Une semaine. Et 602 places encore à saisir. Voilà le bilan de l'opération un peu folle lancée par Dan Gagnon il y a six semaines : le Québécois a loué le Cirque royal pour la soirée du 7 mai et fait le pari, pour rentrer dans ses frais, de remplir la salle pour son spectacle de stand-up juste en misant sur internet et les réseaux sociaux. Un sacré défi pour un jeune gars bien connu dans le monde des médias (il a été producteur et animateur de la tranche matinale de NRJ et est chroniqueur dans l'émission Sans chichis) mais pas forcément du grand public – le Cirque royal, c'est 2.000 places… A une semaine de l'échéance, on fait le point avec lui.

Pour les 602 places encore à vendre, vous comptez sur les retardataires, ceux qui s'y prennent à la dernière minute ?

Oui ! Déjà la semaine dernière, on a vendu une centaine de places en 24 heures. Et comme j'ai voulu que l'entrée soit la moins chère possible (10 euros), je sais qu'il y a des groupes qui sont en train de s'organiser pour venir, mais il faut du temps pour avoir la réponse de tout le monde dans un groupe. L'idéal, ce serait que le nombre de billets restants diminue très vite, comme ça les gens se précipiteraient pour acheter les dernières places !
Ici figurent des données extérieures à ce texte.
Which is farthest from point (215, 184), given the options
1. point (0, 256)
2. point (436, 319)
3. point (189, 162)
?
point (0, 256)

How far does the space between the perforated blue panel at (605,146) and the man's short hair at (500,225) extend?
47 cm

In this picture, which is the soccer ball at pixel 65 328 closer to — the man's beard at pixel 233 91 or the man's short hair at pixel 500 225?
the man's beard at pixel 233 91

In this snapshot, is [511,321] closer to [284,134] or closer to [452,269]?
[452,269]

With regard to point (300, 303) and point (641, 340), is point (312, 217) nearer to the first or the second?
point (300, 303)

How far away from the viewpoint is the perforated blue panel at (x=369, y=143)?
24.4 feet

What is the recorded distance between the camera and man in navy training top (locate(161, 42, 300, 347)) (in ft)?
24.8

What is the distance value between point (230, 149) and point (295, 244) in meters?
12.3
Le buzz que votre initiative a suscité est assez incroyable : vous êtes passé partout en télé !

Je suis le seul gars dans l'histoire de la télé belge à être passé dans Cinquante degrés nord et La tribune pour le même projet ! Je souhaitais une répercussion dans la presse, bien sûr, et je pensais que les réseaux sociaux allaient provoquer un premier bruit puis qu'on me proposerait quelques passages en radio. Mais je ne m'attendais pas à autant de promo. Maintenant, les gens se disent : « Le con, il va peut-être y arriver. » Il va falloir que je sois drôle le 7 mai !

Justement, la question que tout le monde se pose, c'est : qu'y aura-t-il dans ce spectacle ?
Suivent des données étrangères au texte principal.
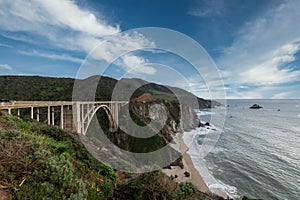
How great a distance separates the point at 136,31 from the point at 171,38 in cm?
212

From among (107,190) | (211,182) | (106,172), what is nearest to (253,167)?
(211,182)

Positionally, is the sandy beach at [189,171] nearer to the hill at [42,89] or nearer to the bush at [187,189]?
the bush at [187,189]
Je vais surtout parler de moi dans ce stand-up. Ça peut avoir l'air prétentieux, mais si en 29 ans de vie, je ne trouve pas une heure de choses à raconter… Ce sera sur ce que fout un Québécois ici, comment j'ai rencontré ma copine, pourquoi l'accent québécois disparaît quand on chante…

Rien sur ce pari fou ?

En intro seulement. Et je remercierai les gens à la fin – j'espère qu'ils auront le sentiment d'avoir participé à quelque chose. De toute façon, une fille m'a dit sur Twitter que si elle ne me trouvait pas drôle, elle brûlerait ma maison. J'espère qu'elle attendra que je sois attaché au sofa et que je me sois aspergé d'essence… Sérieusement, réussir, c'est échouer jusqu'à ce que tu arrêtes d'échouer. Si je me plante, je m'excuserai mais je continuerai à faire de la comédie parce que c'est ce dont j'ai envie. Je veux arriver à un succès, comme on arrive à faire du vélo sans les petites roues. Mais je veux être original et pas enchaîner les petites salles comme tout le monde. Il y a moins de honte à se planter en escaladant l'Everest que les trois marches dans la cour.
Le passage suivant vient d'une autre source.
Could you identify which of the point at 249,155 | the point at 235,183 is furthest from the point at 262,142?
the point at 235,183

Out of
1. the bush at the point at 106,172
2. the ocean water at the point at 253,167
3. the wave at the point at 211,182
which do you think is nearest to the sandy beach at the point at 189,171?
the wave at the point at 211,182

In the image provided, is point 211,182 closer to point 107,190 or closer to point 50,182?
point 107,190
Passer uniquement par internet et les réseaux sociaux, ce n'est pas se couper d'un public ?

Si, mais ce n'est pas grave, c'est un début. Ceux qui seront là vont en parler à d'autres, c'est un orteil dans la porte. Je préfère une audience spécifique qui est enthousiaste à une audience générale qui s'en fout. Il y a d'autres humoristes pour ceux qui ne me trouvent pas drôle.